:: OBJETIVO DECLARADO 1 ::
No texto sobre o cinema brasileiro, qual produtora é citada em relação ao crescimento da cena mineira?
:: OBJETIVO DECLARADO 2 ::
Por favor, reproduza o trecho do texto sobre o cinema brasileiro que começa em "Essa frase clichê" e termina em "internacionais balizam isso.".

:: FONTE ::
================================

‘O cinema brasileiro não presta’.
Essa frase clichê poderia ter caído em desuso tranquilamente na década de 2010. Afinal de contas, a diversidade da produção nacional com filmes de qualidade dos mais diversos gêneros – do musical à ação, da comédia ao terror, do documentário à animação – mostra que temos uma indústria com profissionais qualificados suficientes para fazer o que quisermos. Prêmios em Berlim, Cannes, Locarno, Sundance e centenas de festivais internacionais balizam isso.
O cinema nacional ainda conseguiu se desprender do eixo Rio de Janeiro-São Paulo, o que permitiu vermos a cena mineira crescer com a produtora Filmes de Plástico em obras como “Temporada“, o Ceará brilhar nas telas com “Cine Holliudy” e “Pacarrete“, Goiás chegar com “Dias Vazios“, o Pará com Jorane Castro e, claro, o Amazonas com os longas de Sérgio Andrade. Isso, claro, sem contar com Pernambuco, a grande cena do cinema autoral do país.
Contando com filmes lançados no Brasil entre 1 de janeiro de 2010 a 31 de dezembro de 2019, cada integrante do Cine Set elege seu trabalho favorito de diretores nesta década. Confira:
ANA SENA
Tropa de elite 2: é um filme atemporal que explora de maneira genuína não somente a corrupção dentro do sistema de segurança, mas como a política usa o povo e as instituições como massa de manobra para ganhar as eleições. O que o diretor José Padilha faz nesta obra é expor tudo que já aconteceu e continua ocorrendo em nosso país. É um recorte que choca e incomoda nas mesmas proporções. Com atuações espetaculares e um roteiro que contém críticas, simbolismos explícitos, “Tropa de Elite 2” está na lista de clássicos brasileiros.
Menções honrosas: Arábia, o Nome da Morte e Que Horas Ela Volta?

================================

:: INFORMAÇÕES FORNECIDAS ::
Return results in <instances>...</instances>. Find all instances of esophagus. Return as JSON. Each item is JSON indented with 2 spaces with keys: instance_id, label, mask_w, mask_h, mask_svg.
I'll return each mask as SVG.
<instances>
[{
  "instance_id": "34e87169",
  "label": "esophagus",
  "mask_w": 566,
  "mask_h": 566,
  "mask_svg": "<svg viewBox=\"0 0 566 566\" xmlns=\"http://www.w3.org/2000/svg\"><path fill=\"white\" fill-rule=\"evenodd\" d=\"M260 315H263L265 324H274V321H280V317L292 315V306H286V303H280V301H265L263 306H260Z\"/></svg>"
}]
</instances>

================================

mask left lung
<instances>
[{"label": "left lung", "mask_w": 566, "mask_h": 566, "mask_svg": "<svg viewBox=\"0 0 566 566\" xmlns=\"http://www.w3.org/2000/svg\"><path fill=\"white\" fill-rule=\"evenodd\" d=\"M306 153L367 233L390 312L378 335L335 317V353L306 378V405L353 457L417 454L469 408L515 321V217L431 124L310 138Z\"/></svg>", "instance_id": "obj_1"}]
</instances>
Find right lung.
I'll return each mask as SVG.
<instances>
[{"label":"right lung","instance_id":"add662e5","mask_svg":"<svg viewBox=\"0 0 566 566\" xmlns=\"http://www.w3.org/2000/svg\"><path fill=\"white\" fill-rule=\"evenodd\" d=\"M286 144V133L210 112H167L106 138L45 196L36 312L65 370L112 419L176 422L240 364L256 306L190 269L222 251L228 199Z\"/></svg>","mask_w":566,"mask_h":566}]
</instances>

================================

:: RESPOSTA COMPLETA 1 ::
Filmes de Plástico.

:: RESPOSTA COMPLETA 2 ::
Essa frase clichê poderia ter caído em desuso tranquilamente na década de 2010. Afinal de contas, a diversidade da produção nacional com filmes de qualidade dos mais diversos gêneros – do musical à ação, da comédia ao terror, do documentário à animação – mostra que temos uma indústria com profissionais qualificados suficientes para fazer o que quisermos. Prêmios em Berlim, Cannes, Locarno, Sundance e centenas de festivais internacionais balizam isso.